A handsome 23-year-old young man. “Ben Ten” of a 53-year-old woman, had to observe “home time 18:30”.

The taxi was held up in a stop/go traffic jam.

He could see lover Mama’s house across the veld from where the taxi stood. It was 5.50pm, and he thought a good sprint across the veld would save him from a spanking. He jumped out of the taxi, ran like a lunatic across the veld – to land in mama’s loving arms.

She had seen him running to her house and he deserved lots of hugs and kisses, especially because Friday was pay day and she had already prepared a bubbly bath for the two of them; will leave the rest to your imaginatio­n.

Fight

When Mama’s three sons plus-minus the same age as BT heard about her behaviour they decided to come back home and stay with her (they had left her after their father’s death).
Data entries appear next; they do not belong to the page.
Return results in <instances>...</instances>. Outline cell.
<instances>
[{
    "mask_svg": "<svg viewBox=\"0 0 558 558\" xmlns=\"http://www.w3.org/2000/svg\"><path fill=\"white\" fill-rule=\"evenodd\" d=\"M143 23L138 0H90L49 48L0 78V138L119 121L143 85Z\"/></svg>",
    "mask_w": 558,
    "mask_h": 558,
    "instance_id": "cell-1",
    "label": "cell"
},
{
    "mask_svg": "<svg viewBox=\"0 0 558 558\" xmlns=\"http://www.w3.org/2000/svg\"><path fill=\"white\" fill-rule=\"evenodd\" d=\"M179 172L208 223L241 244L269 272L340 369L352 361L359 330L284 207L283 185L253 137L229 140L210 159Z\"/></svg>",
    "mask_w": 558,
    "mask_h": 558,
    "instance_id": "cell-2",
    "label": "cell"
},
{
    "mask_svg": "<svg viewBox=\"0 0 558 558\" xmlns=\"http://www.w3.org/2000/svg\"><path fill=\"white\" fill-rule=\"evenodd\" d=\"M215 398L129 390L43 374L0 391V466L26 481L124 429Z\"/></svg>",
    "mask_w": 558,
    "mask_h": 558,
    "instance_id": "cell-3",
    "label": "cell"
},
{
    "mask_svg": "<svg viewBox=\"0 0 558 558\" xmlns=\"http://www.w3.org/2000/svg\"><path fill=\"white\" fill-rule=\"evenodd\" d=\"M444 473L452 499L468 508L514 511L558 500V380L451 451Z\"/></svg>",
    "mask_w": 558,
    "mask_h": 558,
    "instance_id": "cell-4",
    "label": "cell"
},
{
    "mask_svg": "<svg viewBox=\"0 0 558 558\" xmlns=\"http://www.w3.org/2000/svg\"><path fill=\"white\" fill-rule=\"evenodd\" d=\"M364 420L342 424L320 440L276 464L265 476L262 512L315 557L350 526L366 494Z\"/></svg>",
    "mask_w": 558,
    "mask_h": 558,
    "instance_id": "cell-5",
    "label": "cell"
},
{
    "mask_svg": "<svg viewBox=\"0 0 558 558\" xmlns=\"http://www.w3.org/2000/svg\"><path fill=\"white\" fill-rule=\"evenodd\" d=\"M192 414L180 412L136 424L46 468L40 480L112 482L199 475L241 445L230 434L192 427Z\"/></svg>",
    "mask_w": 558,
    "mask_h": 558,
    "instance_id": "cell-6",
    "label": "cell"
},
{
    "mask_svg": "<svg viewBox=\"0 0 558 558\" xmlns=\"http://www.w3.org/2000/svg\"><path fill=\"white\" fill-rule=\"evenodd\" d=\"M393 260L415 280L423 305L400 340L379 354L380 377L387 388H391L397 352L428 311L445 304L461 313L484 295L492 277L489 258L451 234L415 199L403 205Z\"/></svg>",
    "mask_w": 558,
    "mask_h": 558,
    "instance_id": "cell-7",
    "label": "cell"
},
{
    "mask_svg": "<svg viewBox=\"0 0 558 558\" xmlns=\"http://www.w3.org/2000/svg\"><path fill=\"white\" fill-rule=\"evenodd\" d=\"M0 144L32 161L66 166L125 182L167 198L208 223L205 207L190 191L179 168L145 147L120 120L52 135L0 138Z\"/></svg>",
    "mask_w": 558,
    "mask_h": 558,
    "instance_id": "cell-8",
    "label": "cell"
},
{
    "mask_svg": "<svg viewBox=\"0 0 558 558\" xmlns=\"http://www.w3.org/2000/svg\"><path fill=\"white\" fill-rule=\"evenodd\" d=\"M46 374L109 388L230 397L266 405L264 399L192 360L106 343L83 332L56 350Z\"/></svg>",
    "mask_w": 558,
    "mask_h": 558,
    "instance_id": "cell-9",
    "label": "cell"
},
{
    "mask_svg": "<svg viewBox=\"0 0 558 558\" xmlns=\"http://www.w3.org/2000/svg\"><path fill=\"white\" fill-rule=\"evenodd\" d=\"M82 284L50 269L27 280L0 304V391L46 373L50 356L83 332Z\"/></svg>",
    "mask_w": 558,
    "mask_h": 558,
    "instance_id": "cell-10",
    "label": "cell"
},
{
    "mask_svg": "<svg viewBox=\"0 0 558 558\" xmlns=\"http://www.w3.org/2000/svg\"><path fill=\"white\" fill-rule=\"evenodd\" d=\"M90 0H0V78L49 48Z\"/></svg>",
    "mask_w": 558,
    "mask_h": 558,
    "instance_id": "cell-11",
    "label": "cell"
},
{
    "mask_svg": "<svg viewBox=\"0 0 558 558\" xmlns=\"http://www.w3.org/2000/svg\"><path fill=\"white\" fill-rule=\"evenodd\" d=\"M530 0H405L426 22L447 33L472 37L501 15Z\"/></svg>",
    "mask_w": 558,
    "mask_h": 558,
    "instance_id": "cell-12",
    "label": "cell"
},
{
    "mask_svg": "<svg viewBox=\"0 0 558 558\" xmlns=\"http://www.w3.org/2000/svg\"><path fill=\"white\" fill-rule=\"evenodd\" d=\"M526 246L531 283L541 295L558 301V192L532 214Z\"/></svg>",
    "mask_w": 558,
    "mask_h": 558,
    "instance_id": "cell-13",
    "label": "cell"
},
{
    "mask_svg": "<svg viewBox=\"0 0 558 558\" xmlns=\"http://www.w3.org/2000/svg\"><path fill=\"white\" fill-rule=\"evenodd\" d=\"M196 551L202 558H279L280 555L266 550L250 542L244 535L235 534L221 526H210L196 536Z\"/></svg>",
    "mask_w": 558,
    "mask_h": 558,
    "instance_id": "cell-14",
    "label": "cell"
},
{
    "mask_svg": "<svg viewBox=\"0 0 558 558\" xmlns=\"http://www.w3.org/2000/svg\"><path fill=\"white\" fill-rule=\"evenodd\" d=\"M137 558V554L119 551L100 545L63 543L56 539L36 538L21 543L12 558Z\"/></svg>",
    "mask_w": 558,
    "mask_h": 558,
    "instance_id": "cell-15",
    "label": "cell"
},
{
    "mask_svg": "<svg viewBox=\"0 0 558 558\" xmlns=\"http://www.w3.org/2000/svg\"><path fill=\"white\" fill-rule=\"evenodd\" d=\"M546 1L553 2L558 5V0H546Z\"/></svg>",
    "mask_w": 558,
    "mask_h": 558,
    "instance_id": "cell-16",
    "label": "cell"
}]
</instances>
On this particular Friday, they came back drunk and in a good mood for a fight. So they set up one, but landed good, solid blows on the youngest one. Mama and BT rushed out to intervene.

The latter got a good one on his stomach, followed by a quick one on the cheek from another brother.

He landed helpless on the ground and Mama was yelling “yu-u-u yu yu-u-u wallet gone with the boxers”.

As if that was not enough, lover Mama helped BT get up, just when he was muttering “thanks sweetie” got a clap from her, swearing at him calling him a “softie”. Can you beat it? The Ben Ten trend – older women sometimes resort to “adopting” much younger lovers for whatever reason.

The young men are usually unemployed.

Lover Mama spoils them to bits.

They lounge around in her house, fridge and bar at their disposal.

Sometimes they even invite younger girl friends to join them while lover Mama is sweating it out at her executive job.

Sometimes the poor women get jilted by men in higher positions of employment in the workplace, had been promised marriage, cheated on, abused, ridiculed even demoted in some instances.

Solution – Ben Ten who prefers older, more “experience­d” women.

This is what my old eyes and ears see and hear!